Fuma todo el tiempo. Bebe sin parar. Compulsivamente. A mala idea. Decidido. El hombre que regresó desde el otro lado. Empalma un cigarro con otro. Una copa con la siguiente. ¿De qué huye?, se pregunta León. Le conoció en África tres años atrás. En un cóctel ofrecido por el Embajador de España en Senegal. Le pareció un individuo fascinante. A León. El Coronel. El Coronel que aún no había viajado al lado oscuro. Sí a casi todos los países del mundo. A los más sombríos. Argelia. Congo. Mauritania. Ya por aquel entonces bebía y fumaba sin parar. Cómo si desease arder por dentro. Quemarse. Le contó experiencias fabulosas. Presas construidas en medio de un desierto. Avionetas aterrizando sin combustible. Grandes felinos rugiendo en la noche alrededor de su campamento. Conocía más jefes de estado que León camareros. Y León conoce muchos camareros. Mantenía relaciones con los más brillantes intelectuales en su país. España. Escritores como Juan Benet. Uno de sus muertos predilectos. Artistas de la talla de Miró o Naranjo. Editores de prestigio. El famoso J. H. entre ellos. Razón y causa de aquella comida. De que ambos volvieran a compartir mesa. Después de dos años. Dos más que largos años.

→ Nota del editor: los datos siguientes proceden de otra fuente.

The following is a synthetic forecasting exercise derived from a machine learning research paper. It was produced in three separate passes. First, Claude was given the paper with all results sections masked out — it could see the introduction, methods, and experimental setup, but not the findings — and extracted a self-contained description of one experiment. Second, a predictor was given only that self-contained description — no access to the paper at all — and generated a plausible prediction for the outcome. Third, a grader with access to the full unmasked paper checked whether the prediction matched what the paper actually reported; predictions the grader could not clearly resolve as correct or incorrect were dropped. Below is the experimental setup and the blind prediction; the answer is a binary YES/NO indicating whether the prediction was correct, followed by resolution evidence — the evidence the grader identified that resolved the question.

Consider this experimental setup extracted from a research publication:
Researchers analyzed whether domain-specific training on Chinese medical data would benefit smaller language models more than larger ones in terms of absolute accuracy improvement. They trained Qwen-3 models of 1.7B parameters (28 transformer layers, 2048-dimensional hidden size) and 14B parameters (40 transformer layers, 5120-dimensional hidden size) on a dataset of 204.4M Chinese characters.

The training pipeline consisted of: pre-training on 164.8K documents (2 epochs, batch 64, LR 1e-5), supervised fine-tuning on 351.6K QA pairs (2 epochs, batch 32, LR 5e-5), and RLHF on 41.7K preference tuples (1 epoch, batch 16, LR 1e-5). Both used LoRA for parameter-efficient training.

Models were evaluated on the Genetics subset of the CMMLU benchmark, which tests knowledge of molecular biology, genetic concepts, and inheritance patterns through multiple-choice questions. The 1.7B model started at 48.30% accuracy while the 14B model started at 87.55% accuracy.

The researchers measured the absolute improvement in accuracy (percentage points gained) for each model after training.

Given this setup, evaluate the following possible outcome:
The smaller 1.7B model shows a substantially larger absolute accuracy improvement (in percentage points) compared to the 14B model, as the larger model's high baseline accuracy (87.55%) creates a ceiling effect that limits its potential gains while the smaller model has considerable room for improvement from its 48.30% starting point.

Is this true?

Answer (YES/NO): YES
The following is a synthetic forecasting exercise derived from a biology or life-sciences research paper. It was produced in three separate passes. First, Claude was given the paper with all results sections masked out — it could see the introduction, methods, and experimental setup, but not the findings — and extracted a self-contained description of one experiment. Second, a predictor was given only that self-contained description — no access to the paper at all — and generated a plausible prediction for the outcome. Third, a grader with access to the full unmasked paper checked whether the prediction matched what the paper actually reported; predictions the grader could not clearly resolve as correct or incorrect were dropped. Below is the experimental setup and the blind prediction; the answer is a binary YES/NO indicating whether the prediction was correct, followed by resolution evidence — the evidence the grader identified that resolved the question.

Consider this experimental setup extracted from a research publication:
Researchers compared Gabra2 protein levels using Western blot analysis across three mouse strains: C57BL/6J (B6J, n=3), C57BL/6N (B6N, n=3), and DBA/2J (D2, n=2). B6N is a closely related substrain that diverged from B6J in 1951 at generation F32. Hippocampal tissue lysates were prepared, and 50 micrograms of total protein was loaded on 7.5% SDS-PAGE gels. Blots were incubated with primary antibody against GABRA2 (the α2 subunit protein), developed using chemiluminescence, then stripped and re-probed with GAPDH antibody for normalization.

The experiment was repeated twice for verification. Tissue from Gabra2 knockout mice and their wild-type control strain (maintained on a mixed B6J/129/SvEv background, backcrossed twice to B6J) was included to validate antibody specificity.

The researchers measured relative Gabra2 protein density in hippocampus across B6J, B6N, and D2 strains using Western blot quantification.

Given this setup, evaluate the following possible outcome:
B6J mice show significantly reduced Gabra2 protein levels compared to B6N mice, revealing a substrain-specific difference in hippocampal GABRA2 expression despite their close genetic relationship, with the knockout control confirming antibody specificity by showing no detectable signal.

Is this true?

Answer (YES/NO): YES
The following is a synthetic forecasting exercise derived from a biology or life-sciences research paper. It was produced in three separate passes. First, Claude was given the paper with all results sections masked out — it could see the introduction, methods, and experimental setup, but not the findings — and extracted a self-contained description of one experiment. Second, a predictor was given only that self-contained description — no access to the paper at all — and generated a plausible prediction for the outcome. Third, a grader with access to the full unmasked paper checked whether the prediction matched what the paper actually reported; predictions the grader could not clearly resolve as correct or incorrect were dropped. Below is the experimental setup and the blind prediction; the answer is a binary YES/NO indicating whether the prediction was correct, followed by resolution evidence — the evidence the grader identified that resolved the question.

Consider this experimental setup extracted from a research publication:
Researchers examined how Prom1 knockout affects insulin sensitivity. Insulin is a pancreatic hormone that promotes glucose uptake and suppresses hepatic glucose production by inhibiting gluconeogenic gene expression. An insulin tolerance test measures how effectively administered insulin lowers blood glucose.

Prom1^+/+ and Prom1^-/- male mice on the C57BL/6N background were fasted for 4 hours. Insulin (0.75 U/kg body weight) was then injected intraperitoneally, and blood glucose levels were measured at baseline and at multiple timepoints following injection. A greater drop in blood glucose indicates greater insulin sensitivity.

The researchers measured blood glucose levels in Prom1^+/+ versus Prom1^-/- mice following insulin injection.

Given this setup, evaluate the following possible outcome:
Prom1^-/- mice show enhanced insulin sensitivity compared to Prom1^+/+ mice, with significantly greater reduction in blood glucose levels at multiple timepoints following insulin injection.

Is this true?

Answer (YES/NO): NO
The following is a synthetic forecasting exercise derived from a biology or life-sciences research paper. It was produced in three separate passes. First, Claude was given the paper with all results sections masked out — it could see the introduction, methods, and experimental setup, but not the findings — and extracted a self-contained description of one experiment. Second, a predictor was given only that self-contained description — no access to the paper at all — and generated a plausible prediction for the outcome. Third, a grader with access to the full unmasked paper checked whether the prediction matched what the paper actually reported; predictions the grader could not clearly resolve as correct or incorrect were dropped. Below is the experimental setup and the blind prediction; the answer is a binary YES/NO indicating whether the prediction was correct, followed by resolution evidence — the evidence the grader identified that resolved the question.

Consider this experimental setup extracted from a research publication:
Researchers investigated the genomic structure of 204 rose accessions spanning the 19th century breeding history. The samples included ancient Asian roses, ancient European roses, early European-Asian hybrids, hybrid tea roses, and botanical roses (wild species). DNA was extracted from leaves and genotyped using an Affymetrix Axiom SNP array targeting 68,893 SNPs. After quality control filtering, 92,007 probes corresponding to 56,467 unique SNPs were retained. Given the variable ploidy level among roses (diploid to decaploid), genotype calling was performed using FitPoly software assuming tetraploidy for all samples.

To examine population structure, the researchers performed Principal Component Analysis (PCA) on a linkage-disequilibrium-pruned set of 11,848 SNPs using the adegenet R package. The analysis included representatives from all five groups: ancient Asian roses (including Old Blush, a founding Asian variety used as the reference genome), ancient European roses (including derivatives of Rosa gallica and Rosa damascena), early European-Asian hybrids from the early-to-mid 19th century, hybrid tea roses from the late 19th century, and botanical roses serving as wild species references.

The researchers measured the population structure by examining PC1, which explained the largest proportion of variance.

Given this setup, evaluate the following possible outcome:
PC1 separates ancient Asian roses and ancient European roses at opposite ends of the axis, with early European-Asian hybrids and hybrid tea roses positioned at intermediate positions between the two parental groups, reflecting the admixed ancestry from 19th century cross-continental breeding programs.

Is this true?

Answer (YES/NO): YES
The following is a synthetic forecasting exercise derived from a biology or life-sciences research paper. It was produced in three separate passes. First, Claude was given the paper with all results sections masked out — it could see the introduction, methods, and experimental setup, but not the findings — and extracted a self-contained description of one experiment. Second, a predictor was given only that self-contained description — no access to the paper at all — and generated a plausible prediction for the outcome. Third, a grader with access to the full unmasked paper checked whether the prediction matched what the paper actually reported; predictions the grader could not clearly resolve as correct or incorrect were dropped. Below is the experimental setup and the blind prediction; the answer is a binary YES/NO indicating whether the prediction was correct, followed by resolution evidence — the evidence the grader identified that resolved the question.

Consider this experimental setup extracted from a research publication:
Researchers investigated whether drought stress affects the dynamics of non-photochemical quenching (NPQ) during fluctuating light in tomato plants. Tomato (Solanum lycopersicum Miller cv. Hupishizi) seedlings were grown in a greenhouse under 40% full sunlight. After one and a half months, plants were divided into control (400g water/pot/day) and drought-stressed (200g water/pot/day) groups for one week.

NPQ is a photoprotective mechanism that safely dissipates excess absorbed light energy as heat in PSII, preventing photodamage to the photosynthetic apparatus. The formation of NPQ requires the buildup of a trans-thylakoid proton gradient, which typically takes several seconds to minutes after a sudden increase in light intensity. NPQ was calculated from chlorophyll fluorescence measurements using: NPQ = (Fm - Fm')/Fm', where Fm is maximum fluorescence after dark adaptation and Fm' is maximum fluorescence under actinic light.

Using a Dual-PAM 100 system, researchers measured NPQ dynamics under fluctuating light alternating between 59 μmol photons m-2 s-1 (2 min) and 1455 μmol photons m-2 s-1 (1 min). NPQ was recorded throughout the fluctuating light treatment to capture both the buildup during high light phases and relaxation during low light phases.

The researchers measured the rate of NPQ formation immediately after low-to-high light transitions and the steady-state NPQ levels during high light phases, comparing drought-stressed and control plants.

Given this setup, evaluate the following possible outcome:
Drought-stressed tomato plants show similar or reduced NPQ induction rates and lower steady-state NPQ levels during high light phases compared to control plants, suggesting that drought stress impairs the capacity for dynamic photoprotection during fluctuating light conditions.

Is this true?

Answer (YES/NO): NO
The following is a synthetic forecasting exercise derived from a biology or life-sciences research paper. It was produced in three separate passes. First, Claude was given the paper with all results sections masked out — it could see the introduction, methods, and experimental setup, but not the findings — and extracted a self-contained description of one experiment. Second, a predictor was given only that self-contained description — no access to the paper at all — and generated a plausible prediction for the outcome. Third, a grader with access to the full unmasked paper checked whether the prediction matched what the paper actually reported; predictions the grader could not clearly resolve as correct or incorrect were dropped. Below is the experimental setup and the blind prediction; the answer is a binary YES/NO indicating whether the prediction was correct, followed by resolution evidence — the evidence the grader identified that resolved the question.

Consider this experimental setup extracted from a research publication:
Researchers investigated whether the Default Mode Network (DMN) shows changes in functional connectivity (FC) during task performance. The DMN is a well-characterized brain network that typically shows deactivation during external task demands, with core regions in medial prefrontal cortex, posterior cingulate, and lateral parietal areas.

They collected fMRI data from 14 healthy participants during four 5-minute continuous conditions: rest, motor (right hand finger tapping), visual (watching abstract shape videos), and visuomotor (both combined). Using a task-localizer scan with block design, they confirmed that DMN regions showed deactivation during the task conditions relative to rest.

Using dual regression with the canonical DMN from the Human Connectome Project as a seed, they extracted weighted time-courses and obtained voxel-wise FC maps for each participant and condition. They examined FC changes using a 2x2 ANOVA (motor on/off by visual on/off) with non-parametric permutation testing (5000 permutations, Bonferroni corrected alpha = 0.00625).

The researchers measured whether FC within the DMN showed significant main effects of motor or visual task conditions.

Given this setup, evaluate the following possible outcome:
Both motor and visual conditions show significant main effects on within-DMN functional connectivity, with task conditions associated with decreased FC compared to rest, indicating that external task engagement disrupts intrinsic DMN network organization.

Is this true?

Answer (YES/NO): NO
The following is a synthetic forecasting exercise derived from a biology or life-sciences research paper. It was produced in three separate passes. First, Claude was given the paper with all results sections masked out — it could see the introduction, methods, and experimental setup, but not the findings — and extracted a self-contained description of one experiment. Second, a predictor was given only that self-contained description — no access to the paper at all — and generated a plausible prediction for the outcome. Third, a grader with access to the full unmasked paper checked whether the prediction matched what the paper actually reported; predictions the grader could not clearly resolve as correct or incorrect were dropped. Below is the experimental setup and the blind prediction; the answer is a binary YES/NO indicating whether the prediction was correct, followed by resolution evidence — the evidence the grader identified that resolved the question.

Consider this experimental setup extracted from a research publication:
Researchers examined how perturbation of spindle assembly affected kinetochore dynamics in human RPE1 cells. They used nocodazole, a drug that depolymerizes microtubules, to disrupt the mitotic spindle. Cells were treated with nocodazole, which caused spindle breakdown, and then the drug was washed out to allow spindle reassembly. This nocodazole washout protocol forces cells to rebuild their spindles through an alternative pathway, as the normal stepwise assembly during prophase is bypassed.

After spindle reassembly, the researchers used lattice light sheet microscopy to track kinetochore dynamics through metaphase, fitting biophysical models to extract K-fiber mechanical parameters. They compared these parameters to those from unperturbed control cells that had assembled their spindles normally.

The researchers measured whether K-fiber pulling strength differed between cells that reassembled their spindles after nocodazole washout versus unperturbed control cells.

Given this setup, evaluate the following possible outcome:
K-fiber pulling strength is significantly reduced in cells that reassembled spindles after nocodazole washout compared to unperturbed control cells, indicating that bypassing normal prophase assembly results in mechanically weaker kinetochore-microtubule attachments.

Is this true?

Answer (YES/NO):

Los primeros pasos del baile son previsibles. Noticias de los vivos comunes entre las innumerables cruces de los amigos ya muertos. El Coronel mezcla cigarrillos rubios con negros. Cerveza con güisqui. Vino con ginebra. Un bólido lanzado a tumba abierta en una autopista dónde los demás circulan en sentido contrario. Sonrisa desencantada. Ya es demasiado tarde para rendirse. Pase lo que pase el jamás pisará el pedal del freno. Su infierno debe ser terrible. No importa si el fuego lo encendió su esposa. O la abnegada secretaria con la que nunca se casó. No importa porque ahora el infierno es suyo. Sólo suyo. Y él sabe como cuidarlo. Como atizar sus llamas. Sentir en su interior el aliento devastador del fuego. Bastan unos minutos para que el cenicero se llene de colillas. Para que tenga que traer una nueva botella el somelier.
León mira al hombre sentado frente a él. A los pocos minutos ha intuido que el encuentro es inútil. El Coronel apenas conoce a J.H. No hasta el punto de poder concertar un encuentro. Está comiendo con León porque el asedio ha sido irresistible. Nada puede hacer por él. Tampoco puede nada León en favor de El Coronel. Sólo escucharle. Mientras saborea el excelente plato que le ha recomendado pedir su anfitrión forzado. Arroz mezclado con pescado libre de espinas. Arroz ciego. León mastica despacio. Sin sentir nada. Ni admiración. Ni pena. Tampoco indiferencia. Nada. Hacia ese hombre que se suicida fumando y bebiendo. Sentado frente a él.